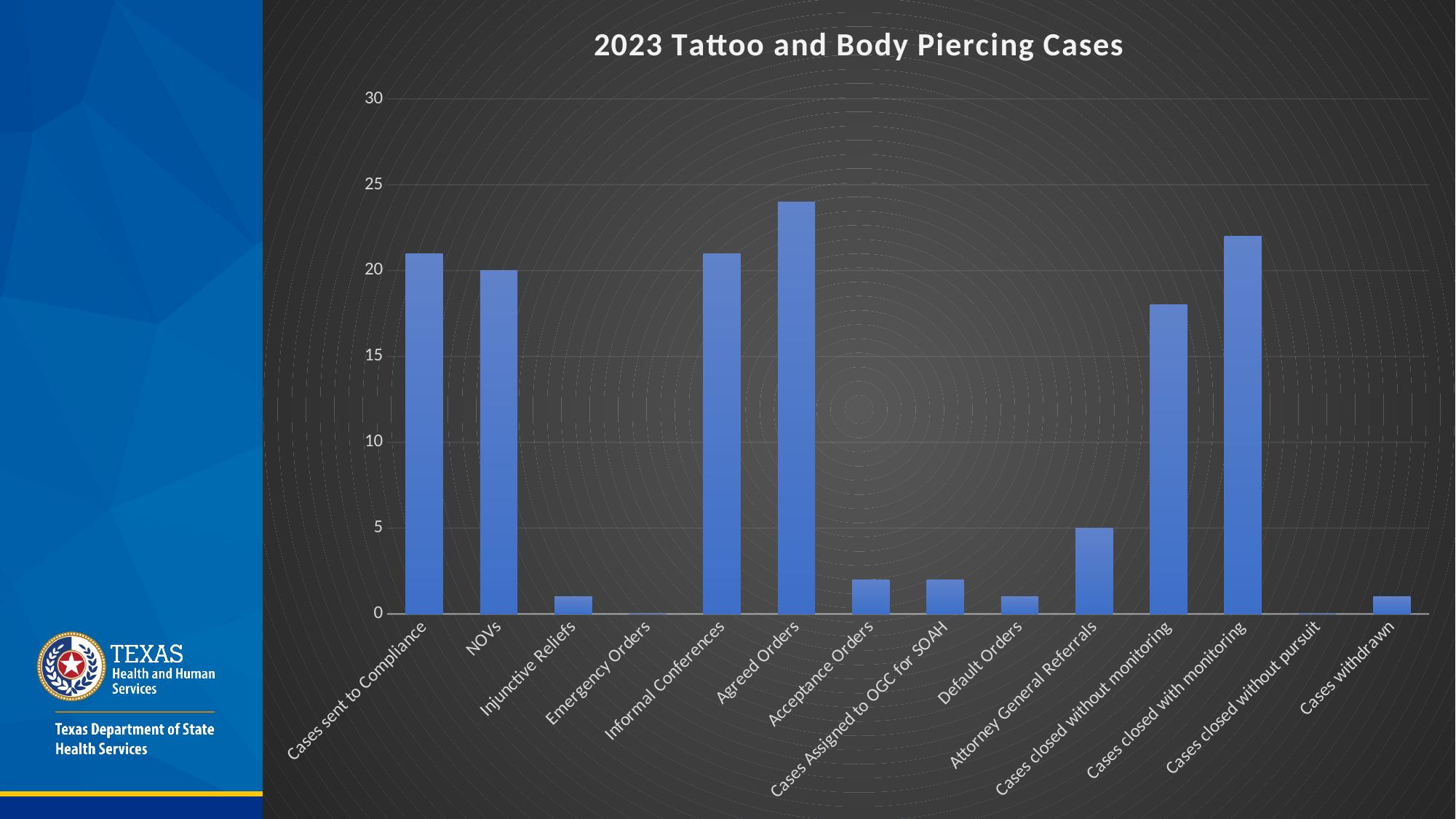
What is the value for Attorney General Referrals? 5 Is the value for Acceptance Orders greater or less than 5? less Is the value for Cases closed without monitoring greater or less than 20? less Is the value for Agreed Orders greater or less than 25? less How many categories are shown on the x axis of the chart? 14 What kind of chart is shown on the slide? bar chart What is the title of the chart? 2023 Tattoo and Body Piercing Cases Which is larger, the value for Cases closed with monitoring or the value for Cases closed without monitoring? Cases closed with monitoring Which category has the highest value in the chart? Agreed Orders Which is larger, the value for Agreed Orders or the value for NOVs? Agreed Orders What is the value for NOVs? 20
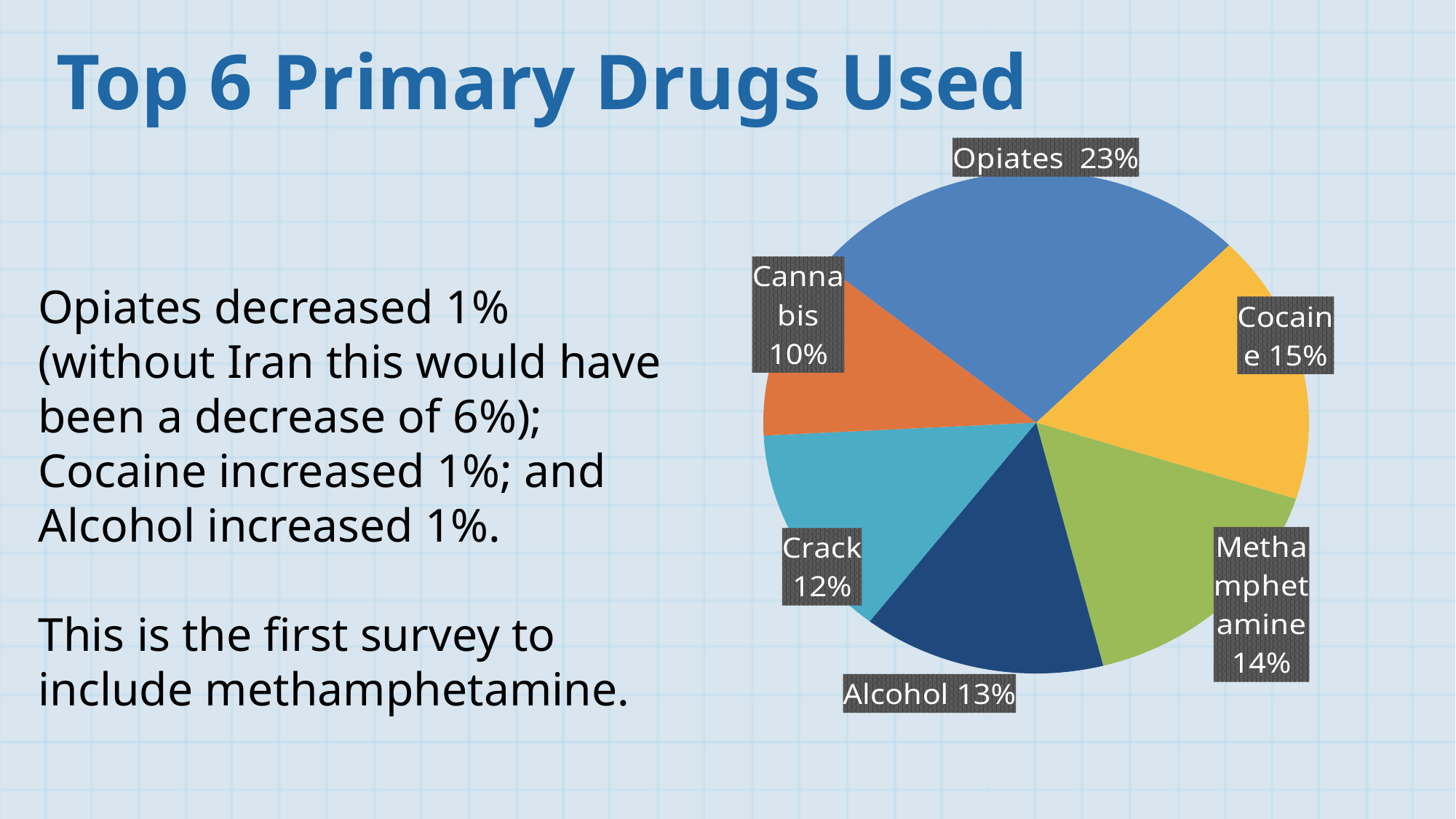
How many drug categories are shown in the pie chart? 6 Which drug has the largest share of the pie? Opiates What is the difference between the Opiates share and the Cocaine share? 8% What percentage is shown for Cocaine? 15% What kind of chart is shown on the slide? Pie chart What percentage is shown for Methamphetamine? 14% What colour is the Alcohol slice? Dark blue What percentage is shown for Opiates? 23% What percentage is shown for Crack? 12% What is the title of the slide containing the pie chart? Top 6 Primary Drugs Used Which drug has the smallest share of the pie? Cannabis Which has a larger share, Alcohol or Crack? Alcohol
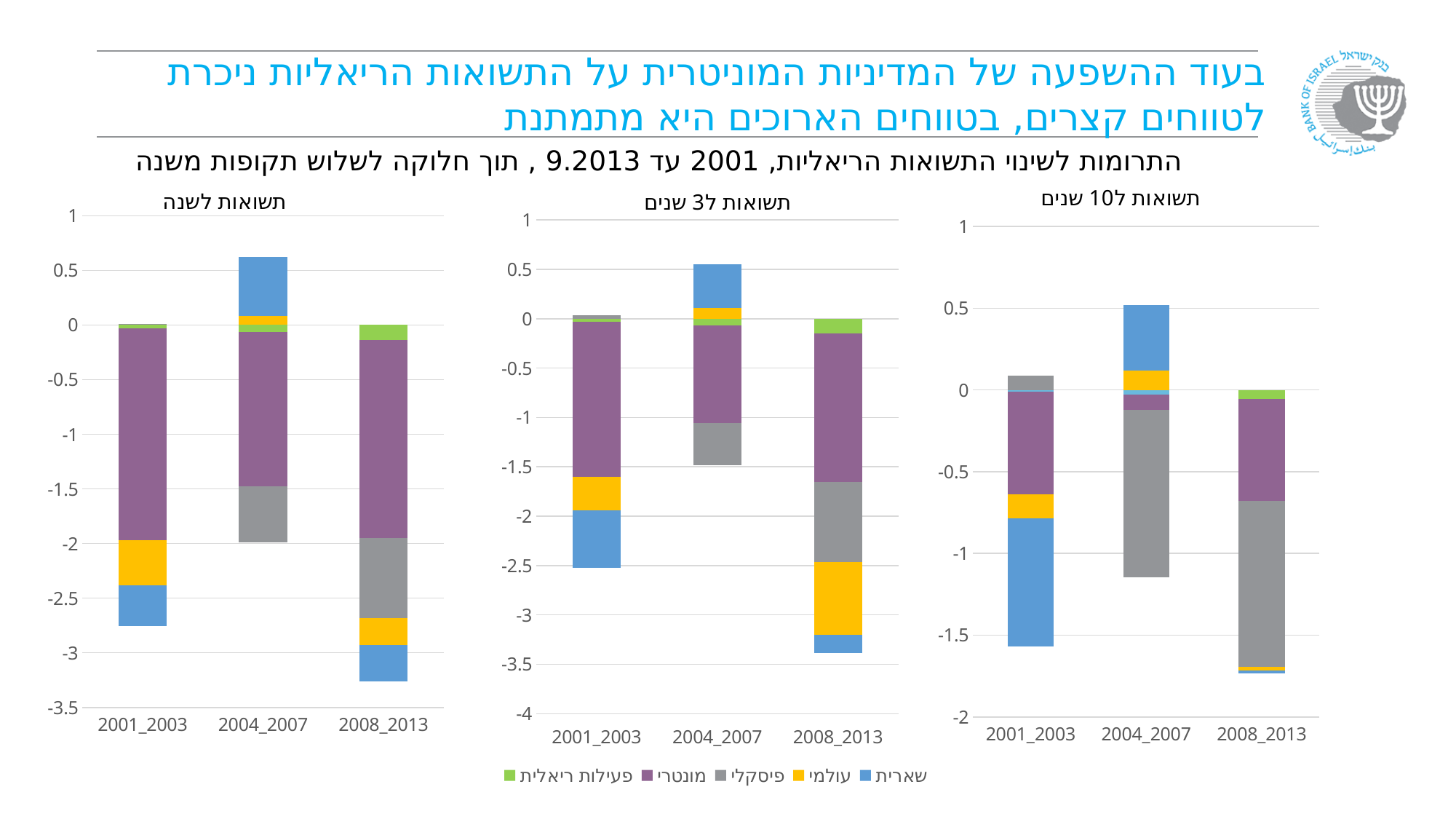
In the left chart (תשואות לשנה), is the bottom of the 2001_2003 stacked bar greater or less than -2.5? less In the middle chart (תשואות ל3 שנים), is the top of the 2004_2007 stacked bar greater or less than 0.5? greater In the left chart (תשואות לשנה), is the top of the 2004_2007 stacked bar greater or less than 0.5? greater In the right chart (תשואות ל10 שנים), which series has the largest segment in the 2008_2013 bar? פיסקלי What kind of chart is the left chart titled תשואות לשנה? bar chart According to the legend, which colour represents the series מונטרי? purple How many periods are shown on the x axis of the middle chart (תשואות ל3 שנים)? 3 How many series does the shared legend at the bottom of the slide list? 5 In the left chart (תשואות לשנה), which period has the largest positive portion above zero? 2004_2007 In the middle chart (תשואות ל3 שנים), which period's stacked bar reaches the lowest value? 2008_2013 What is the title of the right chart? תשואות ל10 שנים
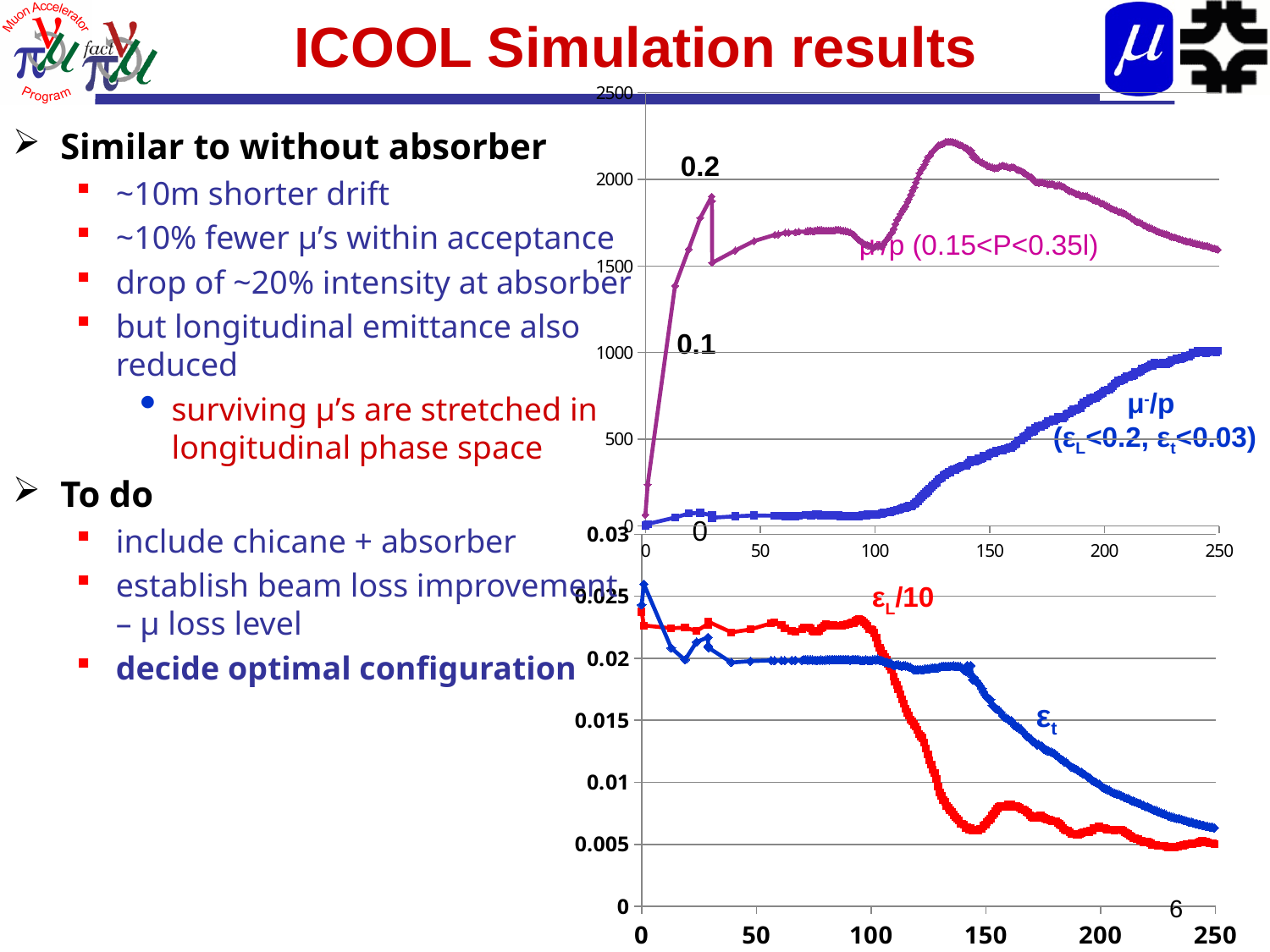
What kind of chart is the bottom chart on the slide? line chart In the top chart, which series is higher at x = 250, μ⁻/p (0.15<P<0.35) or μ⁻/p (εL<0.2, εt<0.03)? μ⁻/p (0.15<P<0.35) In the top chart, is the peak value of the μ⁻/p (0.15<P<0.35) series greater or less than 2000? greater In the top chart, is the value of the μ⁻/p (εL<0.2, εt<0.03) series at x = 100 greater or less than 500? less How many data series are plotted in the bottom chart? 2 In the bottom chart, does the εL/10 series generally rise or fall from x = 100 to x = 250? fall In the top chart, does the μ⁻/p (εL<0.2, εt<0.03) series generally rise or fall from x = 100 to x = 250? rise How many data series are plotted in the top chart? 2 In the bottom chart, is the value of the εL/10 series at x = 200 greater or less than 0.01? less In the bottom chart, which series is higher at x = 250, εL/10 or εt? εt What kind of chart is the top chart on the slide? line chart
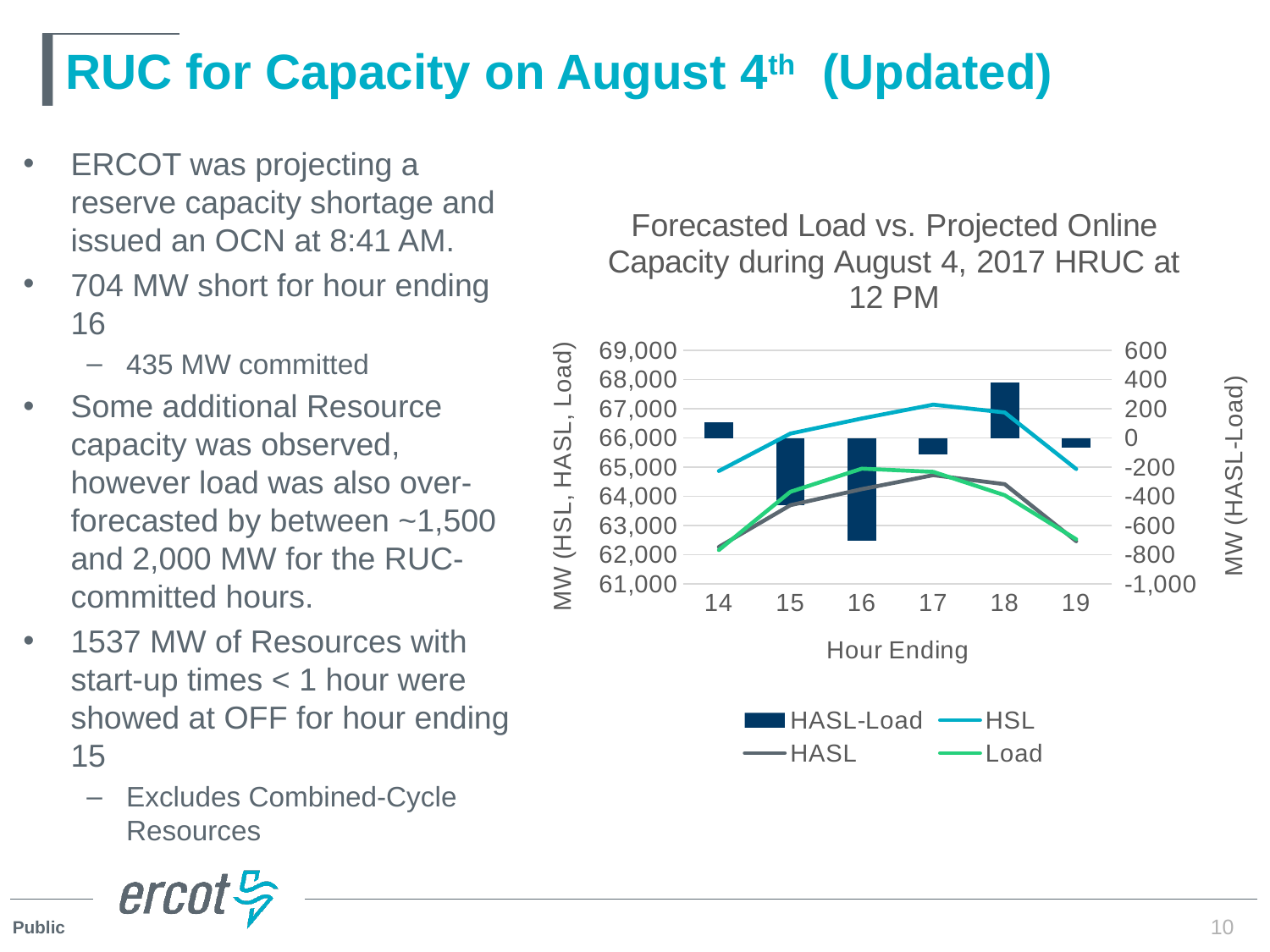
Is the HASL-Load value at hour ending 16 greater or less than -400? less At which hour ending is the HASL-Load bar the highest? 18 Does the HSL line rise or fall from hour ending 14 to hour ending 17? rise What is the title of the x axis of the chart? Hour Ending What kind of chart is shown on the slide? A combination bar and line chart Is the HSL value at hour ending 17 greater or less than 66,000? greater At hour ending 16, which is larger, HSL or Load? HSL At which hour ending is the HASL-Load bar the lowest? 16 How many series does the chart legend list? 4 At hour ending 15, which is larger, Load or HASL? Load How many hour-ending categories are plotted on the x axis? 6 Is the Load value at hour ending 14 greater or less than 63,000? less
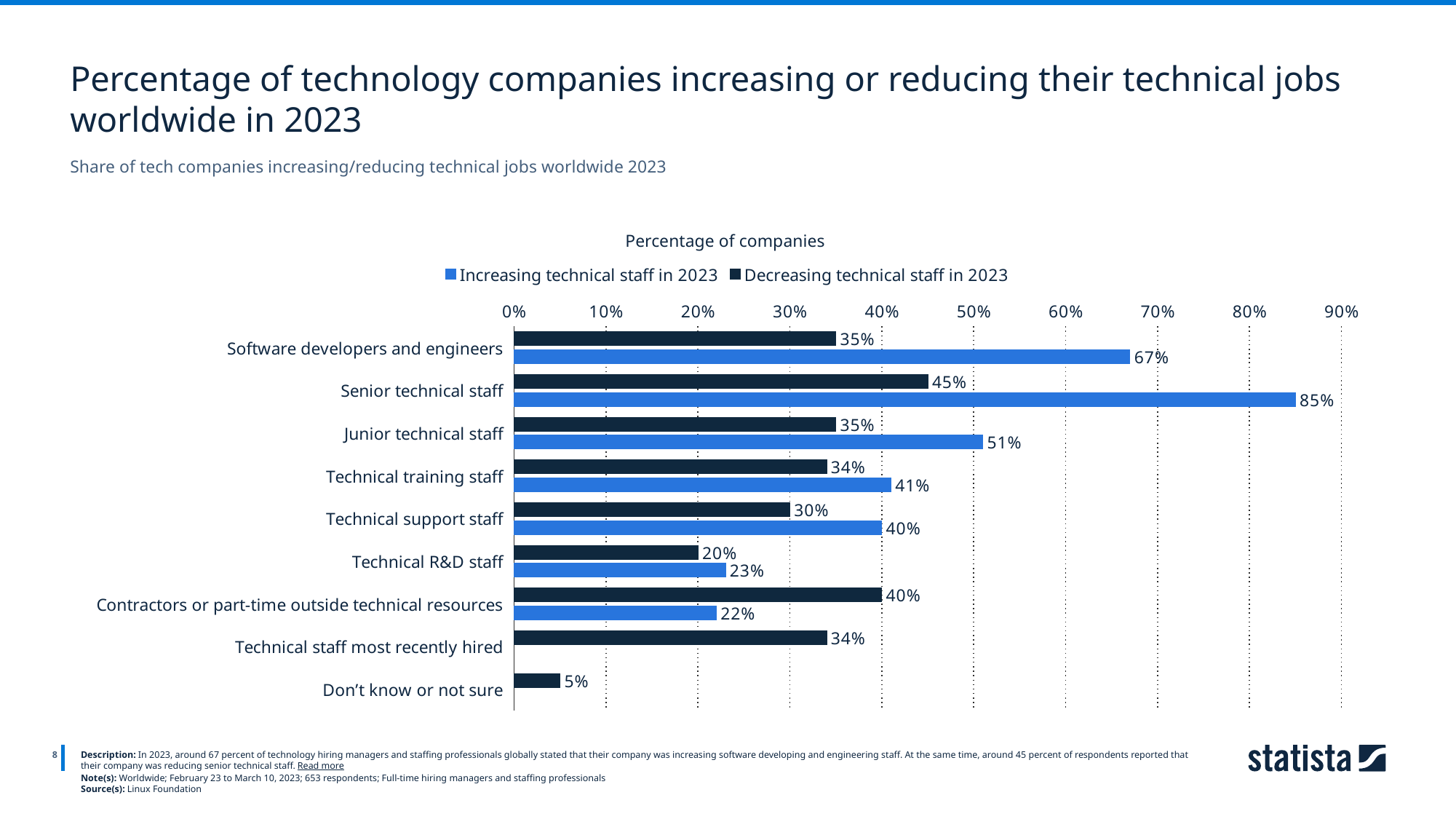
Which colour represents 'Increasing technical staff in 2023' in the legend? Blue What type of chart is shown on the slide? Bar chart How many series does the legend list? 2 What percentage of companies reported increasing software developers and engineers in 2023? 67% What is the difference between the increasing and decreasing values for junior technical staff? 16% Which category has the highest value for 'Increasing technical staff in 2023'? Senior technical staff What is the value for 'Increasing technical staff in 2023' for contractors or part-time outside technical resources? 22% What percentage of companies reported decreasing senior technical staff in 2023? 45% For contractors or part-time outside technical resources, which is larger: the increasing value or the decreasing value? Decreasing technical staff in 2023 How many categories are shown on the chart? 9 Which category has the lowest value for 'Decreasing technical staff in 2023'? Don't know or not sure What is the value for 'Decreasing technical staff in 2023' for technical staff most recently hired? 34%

# [EXERCISE]
Copy the items word for word from the start of the items through the line containing "How many drug", leaving the pictures out of your answer.

# [RESPONSE TO THIS EXERCISE]
What is the value for Attorney General Referrals? 5 Is the value for Acceptance Orders greater or less than 5? less Is the value for Cases closed without monitoring greater or less than 20? less Is the value for Agreed Orders greater or less than 25? less How many categories are shown on the x axis of the chart? 14 What kind of chart is shown on the slide? bar chart What is the title of the chart? 2023 Tattoo and Body Piercing Cases Which is larger, the value for Cases closed with monitoring or the value for Cases closed without monitoring? Cases closed with monitoring Which category has the highest value in the chart? Agreed Orders Which is larger, the value for Agreed Orders or the value for NOVs? Agreed Orders What is the value for NOVs? 20
How many drug categories are shown in the pie chart? 6 Which drug has the largest share of the pie? Opiates What is the difference between the Opiates share and the Cocaine share? 8% What percentage is shown for Cocaine? 15% What kind of chart is shown on the slide? Pie chart What percentage is shown for Methamphetamine? 14% What colour is the Alcohol slice? Dark blue What percentage is shown for Opiates? 23% What percentage is shown for Crack? 12% What is the title of the slide containing the pie chart? Top 6 Primary Drugs Used Which drug has the smallest share of the pie? Cannabis Which has a larger share, Alcohol or Crack? Alcohol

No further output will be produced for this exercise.